◆ 原文
これらのサンドカッター装置は上下鋳型若しくは下鋳型のみの背面を平坦にするものである。上鋳型をカットする場合、上鋳型の背面に湯コボレ防止用の溝を鋳型造型時に成型しているときに、鋳型高さが高くなった場合に、この湯コボレ防止用の溝の部分までカットしてしまうという問題があった。上鋳型の背面をカットしない場合はノズル内の砂を背面に排出するとその砂が上鋳型の背面に残り、鋳型の浮き上がりを防止するための重りを載せる際に重りが鋳型と密着しなかったり、排出砂が崩れて鋳型内に侵入したりするといった問題があった。
【先行技術文献】
【特許文献】
【0003】
【特許文献1】特許第4304664号公報
【発明の概要】
【発明が解決しようとする課題】
【0004】
本発明の目的は、鋳型の高さに合わせてカッター部材の位置が自動で調整され、鋳型上の砂塊を削り取り平滑にするサンドカッター装置及び鋳型造型装置を提供することにある。

◆ 課題の目的
上の原文では、上鋳型の背面をカットせずにノズル内の砂を背面に排出すると、どのような問題が起きるとされているか。1〜3文で説明せよ。

◆ 入力データ
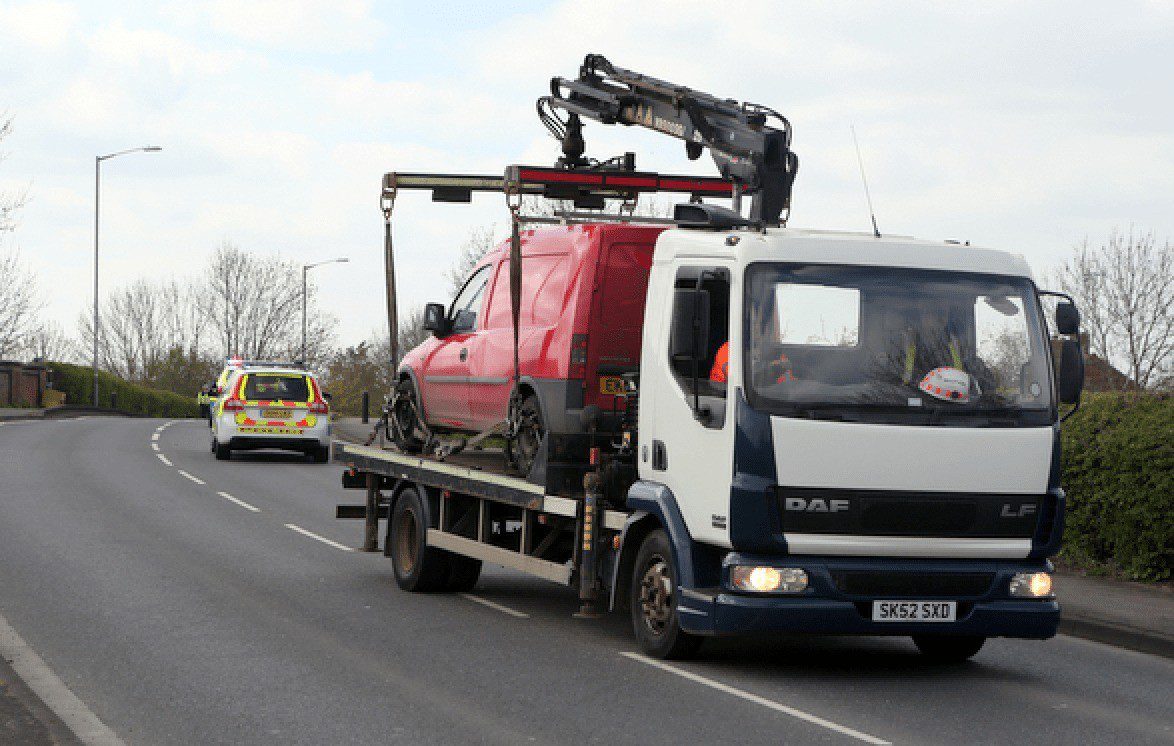 School Boy Hit By Works Van In Aylesbury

◆ 課題の結果
排出した砂が上鋳型の背面に残るため、鋳型の浮き上がりを防ぐ重りを載せても、重りが鋳型と密着しないことがある。また、排出砂が崩れて鋳型内に侵入することもある。